- Born: June 28, 1922 Philadelphia
- Died: February 1, 2013 (aged 90) Santa Monica, California
- Known for: Apt test
- Scientific career
- Fields: Pediatrics, ophthalmology
- Institutions: David Geffen School of Medicine at UCLA

= Leonard Apt =

American pediatrician and ophthalmologist

Leonard Apt (June 28, 1922 – February 1, 2013) was an American pediatrician and ophthalmologist. He was one of the first U.S. physicians to complete a fellowship in pediatric ophthalmology. Apt identified that povidone-iodine could be safety used as an antimicrobial for the eyes. In addition to his work in ophthalmology, Apt devised a number of diagnostic tests. The Apt test is performed on blood in a baby's stools to determine whether it is of maternal or fetal origin.

==Biography==
Apt was born in Philadelphia. He started college at the University of Pennsylvania when he was 14. After graduating from Penn, he earned a medical degree from Jefferson Medical College in 1945. After residency training at Harvard University and the University of Cincinnati, he became the first pediatric ophthalmology fellow at the National Institutes of Health.

Associated with the David Geffen School of Medicine at UCLA from 1961 to his death, Apt established the pediatric ophthalmology division there, the first such division at a U.S. medical school. He was a co-founder of the Jules Stein Eye Institute at UCLA. Apt and a colleague, Sherwin Isenberg, examined the practice of instilling silver nitrate or antibiotics in the eye before an eye surgery. They found that such techniques increased the risk of infection. Apt proposed the use of povidone-iodine to treat or prevent eye infections. A 1990s study in Kenya established the solution as effective. The low cost of povidone-iodine provided another advantage for its use, especially in the developing world.

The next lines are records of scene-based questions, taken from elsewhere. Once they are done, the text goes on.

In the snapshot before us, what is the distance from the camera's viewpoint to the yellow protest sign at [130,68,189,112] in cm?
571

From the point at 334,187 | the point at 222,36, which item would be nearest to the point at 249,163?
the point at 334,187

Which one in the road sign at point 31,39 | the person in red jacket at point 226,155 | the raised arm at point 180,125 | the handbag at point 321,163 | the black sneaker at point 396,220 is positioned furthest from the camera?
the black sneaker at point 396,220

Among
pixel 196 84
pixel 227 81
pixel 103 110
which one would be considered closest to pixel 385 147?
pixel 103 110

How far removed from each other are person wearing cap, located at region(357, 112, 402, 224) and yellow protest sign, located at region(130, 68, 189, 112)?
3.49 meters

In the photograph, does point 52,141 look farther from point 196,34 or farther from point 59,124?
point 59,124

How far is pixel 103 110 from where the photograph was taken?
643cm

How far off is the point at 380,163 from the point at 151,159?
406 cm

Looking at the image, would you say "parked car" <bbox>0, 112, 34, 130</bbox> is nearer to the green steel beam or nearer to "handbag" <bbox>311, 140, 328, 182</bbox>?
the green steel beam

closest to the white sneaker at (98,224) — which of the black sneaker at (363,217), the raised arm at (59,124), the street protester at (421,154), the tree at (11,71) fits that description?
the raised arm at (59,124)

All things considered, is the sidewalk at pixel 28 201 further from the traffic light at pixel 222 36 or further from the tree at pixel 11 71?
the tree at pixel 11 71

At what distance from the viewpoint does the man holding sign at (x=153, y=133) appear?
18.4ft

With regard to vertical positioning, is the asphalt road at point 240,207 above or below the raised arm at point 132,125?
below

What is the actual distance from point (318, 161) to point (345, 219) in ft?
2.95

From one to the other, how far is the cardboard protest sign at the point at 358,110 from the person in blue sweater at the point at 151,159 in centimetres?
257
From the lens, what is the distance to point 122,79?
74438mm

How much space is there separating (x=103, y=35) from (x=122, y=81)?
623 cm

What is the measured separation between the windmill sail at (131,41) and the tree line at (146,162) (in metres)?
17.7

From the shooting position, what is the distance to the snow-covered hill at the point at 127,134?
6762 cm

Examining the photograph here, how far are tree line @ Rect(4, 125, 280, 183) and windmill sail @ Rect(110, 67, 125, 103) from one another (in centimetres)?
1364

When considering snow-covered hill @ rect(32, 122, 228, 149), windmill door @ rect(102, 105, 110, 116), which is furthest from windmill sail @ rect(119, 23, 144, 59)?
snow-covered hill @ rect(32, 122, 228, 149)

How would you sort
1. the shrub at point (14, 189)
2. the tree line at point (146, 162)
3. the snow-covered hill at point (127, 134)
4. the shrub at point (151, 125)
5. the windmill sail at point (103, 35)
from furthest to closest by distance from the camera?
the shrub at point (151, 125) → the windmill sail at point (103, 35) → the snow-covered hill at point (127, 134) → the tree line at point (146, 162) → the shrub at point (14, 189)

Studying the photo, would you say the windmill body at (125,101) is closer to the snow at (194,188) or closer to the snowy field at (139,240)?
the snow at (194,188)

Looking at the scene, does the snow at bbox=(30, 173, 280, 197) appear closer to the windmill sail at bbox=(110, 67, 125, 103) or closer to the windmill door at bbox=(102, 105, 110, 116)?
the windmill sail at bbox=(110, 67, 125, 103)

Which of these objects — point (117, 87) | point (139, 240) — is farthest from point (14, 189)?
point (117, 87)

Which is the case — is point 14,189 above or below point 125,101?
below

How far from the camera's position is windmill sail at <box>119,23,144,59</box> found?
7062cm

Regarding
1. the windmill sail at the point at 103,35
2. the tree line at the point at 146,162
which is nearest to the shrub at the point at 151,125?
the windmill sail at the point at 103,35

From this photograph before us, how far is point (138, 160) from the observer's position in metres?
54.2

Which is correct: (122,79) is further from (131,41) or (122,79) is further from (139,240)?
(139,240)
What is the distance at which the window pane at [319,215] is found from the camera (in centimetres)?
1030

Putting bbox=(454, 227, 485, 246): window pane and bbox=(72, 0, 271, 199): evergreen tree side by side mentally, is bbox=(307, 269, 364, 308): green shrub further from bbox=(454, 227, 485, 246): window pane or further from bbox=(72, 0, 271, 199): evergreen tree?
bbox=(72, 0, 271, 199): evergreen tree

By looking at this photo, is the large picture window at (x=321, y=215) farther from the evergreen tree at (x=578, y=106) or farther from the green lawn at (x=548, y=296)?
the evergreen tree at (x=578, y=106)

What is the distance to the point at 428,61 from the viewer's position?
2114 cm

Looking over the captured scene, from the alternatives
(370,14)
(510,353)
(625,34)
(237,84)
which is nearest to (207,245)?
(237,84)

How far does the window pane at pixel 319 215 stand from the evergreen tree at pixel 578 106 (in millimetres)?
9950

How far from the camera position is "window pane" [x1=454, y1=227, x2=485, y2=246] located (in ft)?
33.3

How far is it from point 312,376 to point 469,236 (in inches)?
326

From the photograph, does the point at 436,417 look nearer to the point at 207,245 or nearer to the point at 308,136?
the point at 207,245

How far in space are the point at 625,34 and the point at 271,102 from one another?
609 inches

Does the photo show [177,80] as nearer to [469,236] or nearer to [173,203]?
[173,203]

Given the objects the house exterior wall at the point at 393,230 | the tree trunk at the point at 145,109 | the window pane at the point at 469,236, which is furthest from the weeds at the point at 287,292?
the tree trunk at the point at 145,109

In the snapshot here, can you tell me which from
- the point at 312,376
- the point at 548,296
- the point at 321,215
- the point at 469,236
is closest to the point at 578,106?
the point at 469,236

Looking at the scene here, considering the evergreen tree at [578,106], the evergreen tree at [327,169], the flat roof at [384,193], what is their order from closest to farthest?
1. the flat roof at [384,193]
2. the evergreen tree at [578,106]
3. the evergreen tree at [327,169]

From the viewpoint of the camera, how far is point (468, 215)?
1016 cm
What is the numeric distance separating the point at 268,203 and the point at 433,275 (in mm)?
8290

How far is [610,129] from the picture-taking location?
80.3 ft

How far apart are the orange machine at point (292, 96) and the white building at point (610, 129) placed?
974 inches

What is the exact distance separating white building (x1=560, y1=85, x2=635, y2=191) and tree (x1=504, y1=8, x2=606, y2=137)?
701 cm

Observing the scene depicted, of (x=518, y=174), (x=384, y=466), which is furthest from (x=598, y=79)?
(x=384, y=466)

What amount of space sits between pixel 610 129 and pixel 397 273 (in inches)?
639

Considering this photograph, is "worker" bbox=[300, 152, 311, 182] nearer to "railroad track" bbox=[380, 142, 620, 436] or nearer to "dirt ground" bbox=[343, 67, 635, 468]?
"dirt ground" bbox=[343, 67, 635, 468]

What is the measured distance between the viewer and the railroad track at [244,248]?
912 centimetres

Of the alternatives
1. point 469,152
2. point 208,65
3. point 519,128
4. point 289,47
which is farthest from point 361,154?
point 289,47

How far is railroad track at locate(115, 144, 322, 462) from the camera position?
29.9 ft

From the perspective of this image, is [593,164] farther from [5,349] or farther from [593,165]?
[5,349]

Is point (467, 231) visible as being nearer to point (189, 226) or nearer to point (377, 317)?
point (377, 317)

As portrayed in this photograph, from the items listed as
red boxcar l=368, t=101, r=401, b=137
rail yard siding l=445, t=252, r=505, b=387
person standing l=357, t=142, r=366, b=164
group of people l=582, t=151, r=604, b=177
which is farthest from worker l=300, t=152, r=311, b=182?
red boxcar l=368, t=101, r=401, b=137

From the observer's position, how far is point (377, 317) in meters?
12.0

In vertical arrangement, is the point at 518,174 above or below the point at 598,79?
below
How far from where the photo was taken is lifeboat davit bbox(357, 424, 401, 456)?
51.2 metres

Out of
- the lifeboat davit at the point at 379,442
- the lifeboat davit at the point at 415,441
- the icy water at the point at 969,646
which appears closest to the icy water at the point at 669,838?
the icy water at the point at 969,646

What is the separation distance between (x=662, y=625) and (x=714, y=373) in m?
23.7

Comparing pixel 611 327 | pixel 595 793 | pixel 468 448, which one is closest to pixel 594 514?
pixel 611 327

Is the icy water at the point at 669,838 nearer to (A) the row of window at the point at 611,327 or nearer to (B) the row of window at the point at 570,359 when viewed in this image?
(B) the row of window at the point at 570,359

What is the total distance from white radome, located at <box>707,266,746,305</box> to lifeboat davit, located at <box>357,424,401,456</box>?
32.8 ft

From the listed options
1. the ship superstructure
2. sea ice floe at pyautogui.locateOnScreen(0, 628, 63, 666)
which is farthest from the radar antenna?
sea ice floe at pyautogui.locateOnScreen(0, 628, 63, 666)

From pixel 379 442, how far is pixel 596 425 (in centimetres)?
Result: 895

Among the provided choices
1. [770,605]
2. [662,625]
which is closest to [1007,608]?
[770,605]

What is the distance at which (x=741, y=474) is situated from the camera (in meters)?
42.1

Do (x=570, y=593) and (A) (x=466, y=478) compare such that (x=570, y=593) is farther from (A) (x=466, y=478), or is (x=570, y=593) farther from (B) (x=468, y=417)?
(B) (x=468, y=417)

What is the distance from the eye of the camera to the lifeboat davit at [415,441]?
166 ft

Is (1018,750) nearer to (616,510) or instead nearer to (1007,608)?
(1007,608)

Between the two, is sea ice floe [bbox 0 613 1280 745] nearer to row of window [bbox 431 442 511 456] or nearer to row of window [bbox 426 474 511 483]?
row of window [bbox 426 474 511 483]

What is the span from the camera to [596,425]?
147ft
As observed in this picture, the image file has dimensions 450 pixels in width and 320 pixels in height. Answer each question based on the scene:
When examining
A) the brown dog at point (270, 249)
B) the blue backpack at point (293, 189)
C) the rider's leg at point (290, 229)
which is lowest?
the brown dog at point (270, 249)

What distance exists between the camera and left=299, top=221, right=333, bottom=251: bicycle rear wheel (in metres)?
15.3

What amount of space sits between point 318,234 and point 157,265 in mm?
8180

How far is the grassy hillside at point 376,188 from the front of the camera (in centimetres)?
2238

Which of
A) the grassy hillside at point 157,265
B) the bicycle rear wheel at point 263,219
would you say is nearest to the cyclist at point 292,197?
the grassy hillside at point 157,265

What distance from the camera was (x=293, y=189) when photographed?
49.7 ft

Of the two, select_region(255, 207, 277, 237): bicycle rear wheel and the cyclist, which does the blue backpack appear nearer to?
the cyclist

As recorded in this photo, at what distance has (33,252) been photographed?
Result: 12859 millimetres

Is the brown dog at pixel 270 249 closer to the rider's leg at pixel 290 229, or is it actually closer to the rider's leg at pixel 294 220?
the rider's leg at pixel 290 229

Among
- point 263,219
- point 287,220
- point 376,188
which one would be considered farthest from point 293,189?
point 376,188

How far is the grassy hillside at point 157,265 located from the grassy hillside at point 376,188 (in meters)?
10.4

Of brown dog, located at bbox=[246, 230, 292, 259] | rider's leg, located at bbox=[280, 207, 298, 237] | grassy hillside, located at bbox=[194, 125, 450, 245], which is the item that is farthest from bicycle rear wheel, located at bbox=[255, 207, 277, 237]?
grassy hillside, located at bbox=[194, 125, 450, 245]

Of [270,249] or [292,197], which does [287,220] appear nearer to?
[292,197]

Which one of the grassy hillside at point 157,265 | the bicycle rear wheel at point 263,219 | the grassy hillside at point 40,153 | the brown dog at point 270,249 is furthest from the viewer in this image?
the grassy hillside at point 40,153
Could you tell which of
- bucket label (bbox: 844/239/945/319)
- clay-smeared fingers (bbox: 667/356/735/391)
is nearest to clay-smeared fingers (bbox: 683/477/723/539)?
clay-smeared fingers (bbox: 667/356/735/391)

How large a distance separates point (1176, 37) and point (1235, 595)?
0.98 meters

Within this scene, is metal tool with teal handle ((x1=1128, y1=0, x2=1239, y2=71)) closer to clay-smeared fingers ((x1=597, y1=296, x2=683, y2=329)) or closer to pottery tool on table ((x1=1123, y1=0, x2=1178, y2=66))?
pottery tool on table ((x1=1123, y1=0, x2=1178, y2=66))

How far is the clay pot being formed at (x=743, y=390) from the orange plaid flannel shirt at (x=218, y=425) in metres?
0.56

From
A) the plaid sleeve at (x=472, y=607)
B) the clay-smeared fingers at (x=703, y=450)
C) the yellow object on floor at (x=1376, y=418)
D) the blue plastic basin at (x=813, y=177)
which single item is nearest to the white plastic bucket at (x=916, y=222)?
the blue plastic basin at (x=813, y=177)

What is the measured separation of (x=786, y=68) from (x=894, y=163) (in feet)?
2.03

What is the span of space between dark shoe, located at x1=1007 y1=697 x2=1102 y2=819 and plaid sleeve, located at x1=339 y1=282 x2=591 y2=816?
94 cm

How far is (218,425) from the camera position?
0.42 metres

Early in Apt's career, eye surgeons commonly used sutures that were made of catgut or collagen materials. Some children experienced allergic reactions to these substances, sometimes leading to severe visual problems. Apt studied the problem and determined that a suture could first be placed in a child's forearm to observe for reactions. The AAP Section on Ophthalmology established the Leonard Apt, MD, Lectureship, which is delivered every two years at the meeting of the American Association for Pediatric Ophthalmology and Strabismus by a nationally known expert in a field related to pediatric ophthalmology.

Many of Apt's innovations were outside of pediatric ophthalmology. He was one of the early physicians to adopt the use of plastic tubing and containers in blood transfusions. Such transfusions had usually been given with glass or metal equipment. He was the first to report on a case of an immune system disorder known as agammaglobulinemia. The Apt test is performed when a newborn passes blood into the stool; it differentiates between swallowed maternal blood and blood originating from the newborn. Swallowing of maternal blood can occur at delivery, while infant gastrointestinal bleeding may account for blood coming from the baby.

In February 2013, Apt died of a brief heart-related illness in Santa Monica, California.